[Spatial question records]
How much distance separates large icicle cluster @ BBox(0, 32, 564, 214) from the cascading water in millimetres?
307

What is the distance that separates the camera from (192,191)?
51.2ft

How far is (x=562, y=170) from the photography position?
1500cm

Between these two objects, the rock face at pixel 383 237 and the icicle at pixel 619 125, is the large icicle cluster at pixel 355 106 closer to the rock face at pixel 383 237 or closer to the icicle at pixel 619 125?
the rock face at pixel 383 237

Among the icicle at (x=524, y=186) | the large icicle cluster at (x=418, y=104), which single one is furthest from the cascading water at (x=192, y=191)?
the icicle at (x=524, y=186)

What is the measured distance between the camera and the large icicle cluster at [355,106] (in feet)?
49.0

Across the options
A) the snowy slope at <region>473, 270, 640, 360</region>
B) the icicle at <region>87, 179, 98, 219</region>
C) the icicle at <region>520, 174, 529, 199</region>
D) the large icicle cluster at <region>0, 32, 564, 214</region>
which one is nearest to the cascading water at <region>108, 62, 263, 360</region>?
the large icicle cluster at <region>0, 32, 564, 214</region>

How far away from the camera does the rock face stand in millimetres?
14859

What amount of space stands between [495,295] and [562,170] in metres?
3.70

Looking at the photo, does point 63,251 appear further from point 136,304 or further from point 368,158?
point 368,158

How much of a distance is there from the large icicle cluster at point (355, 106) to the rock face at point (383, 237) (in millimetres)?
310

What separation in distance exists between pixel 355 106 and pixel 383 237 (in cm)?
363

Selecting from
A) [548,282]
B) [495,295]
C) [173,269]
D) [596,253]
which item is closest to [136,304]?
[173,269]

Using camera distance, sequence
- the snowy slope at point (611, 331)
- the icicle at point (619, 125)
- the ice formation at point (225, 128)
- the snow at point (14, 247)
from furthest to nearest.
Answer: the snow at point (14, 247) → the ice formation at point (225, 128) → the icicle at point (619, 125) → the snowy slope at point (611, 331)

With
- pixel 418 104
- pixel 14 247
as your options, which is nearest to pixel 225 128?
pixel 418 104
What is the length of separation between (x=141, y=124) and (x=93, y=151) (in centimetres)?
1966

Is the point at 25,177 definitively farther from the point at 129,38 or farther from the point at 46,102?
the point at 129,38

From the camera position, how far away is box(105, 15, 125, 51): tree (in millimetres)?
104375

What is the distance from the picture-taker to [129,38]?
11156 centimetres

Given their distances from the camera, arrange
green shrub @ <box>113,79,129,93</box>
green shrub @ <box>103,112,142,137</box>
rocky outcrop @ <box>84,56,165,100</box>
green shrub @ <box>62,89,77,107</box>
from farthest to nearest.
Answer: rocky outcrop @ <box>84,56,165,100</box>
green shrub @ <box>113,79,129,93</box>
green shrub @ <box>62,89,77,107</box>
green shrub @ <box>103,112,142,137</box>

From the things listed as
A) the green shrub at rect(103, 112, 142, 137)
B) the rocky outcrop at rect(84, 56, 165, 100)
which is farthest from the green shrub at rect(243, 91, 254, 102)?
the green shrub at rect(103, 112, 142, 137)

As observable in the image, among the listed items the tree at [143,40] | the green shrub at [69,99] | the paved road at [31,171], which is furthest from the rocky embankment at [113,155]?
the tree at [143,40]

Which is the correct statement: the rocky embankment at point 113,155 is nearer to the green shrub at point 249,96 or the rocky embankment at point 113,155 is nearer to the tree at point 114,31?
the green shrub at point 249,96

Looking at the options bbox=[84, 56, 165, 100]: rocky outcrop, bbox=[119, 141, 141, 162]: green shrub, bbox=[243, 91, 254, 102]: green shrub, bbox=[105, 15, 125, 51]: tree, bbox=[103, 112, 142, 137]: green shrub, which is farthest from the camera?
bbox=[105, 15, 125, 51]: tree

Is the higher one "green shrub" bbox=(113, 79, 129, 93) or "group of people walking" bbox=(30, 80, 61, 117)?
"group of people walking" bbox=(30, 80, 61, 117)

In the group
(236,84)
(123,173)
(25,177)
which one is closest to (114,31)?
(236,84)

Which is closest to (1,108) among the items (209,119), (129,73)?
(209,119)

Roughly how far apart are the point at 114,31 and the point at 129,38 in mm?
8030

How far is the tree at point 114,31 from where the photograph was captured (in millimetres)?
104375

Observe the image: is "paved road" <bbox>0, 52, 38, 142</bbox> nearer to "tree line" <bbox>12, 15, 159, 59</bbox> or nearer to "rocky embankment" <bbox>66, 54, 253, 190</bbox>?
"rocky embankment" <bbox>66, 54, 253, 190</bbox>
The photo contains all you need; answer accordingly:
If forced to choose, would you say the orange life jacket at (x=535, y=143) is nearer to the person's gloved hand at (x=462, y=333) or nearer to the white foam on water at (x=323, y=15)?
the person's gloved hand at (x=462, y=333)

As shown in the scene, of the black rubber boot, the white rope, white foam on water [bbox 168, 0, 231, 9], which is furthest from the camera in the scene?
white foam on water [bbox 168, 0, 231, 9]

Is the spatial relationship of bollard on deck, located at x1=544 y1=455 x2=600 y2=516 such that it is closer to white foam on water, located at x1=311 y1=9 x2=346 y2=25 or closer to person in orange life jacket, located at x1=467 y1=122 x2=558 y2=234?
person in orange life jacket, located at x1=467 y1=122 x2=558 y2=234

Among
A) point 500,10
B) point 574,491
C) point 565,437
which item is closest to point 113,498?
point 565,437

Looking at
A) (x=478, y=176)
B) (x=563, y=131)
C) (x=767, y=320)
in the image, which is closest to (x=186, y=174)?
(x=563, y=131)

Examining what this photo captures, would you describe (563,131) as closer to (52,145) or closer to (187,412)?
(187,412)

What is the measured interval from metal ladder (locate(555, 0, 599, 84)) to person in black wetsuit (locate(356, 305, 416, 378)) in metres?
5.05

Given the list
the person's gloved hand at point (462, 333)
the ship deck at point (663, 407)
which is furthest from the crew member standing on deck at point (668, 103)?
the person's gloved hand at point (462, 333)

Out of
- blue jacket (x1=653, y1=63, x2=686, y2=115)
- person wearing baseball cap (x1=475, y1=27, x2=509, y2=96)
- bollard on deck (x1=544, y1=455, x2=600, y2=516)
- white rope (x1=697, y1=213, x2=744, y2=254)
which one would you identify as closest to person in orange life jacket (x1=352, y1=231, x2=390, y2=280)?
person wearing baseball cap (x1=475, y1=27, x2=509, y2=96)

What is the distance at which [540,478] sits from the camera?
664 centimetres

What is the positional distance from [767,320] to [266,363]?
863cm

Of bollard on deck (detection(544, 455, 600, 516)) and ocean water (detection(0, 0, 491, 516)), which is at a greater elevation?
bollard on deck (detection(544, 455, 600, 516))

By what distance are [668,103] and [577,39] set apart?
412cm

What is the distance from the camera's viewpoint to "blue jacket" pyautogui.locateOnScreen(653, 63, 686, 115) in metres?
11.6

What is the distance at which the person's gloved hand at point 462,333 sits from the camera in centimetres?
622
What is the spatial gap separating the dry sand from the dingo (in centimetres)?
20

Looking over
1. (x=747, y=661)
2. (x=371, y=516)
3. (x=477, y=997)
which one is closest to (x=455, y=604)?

PROBLEM TO WORK ON — Please rewrite every line of the data from the line that contains "What is the distance at which the" through the end, offsetting each distance figure in the answers by 108.

PROBLEM SOLUTION —
What is the distance at which the person's gloved hand at point 462,333 sits from the camera in centimetres?
730
What is the spatial gap separating the dry sand from the dingo (in centimetres)?
128

Looking over
1. (x=747, y=661)
2. (x=371, y=516)
3. (x=477, y=997)
which one is closest to (x=455, y=604)?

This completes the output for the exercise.